Hacker News new | ask | show | jobs
by bebrws 1185 days ago
I tried to implement this using OpenAI's embeddings then using cosign similarity between produces vectors instead of the vector DB ( as shown in OpenAI's example code here ). I do the same thing where I take the highest ranking code snippets (vectors) and include them in a prompt to ChatGPT with an original prompt. My code is a mess since I just hacked it together after a long day of work but its a small file. Like 100 lines.

I used TreeSitter which I thought was pretty awesome though because it allows for parsing a TON of different languages. I had to parse the languages to create the different code snippet strings. I don't want to create a code snippet of half a function for example..

So TreeSitter parses the code into an AST and I send each different AST node to OpenAI to get the vector (I optimized this so multiple nodes of the same AST type are combined). Send the prompt to OpenAI to get a vector. Find the most similar code snippets to the prompt and include them at the top of a prompt to ChatGPT.

This is the same idea right? If anyones interested it can be found here: https://bbarrows.com/posts/using-embeddings-ada-and-chatgpt-...
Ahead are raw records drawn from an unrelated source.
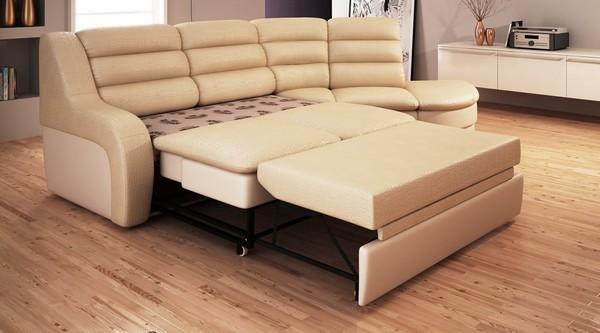 Угловой диван с выкатным механизмом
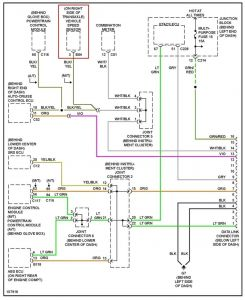 Lutron Dimmer Wiring Diagram - Lutron Maestro Wiring Switch Free Diagrams In Diagram and Random 2 Lutron Maestro Wiring Diagram 14p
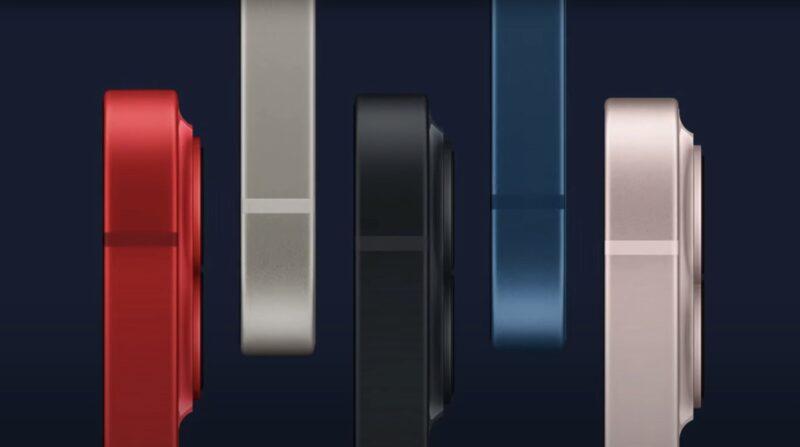 เผย iPhone 13 มีแรม 4GB และรุ่น iPhone 13 Pro จะมีแรม 6GB ทั้งหมดคือเท่ากับ iPhone 12 เมื่อปีที่แล้ว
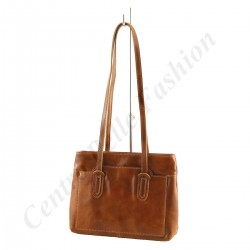 Leather Shoulder Bag - 1047 - Genuine Leather Bags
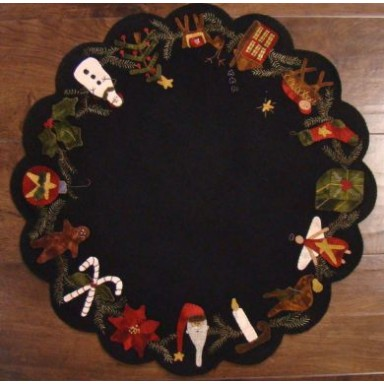 Christmas Time Table Mat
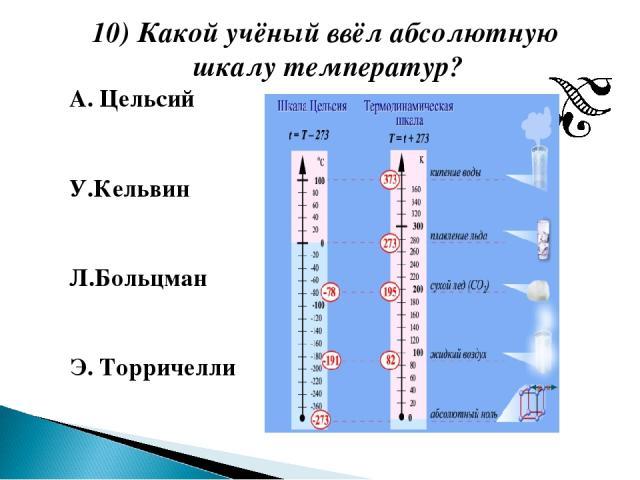 10) Какой учёный ввёл абсолютную шкалу температур? А. Цельсий У.Кельвин Л.Больцман Э. Торричелли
https://github.com/bebrws/openai-search-codebase-and-chat-ab...

1 comments

I implemented this idea as well, but for PDF articles from arXiv. It's one application everyone is doing.

Next level is to select your prompt demonstrations based on the user request. Demonstrations too can be chosen by cosine similarity. The more specific they are, the better. You can "train" such a model by adding more demonstrations, especially adding failing cases (corrected) as demos.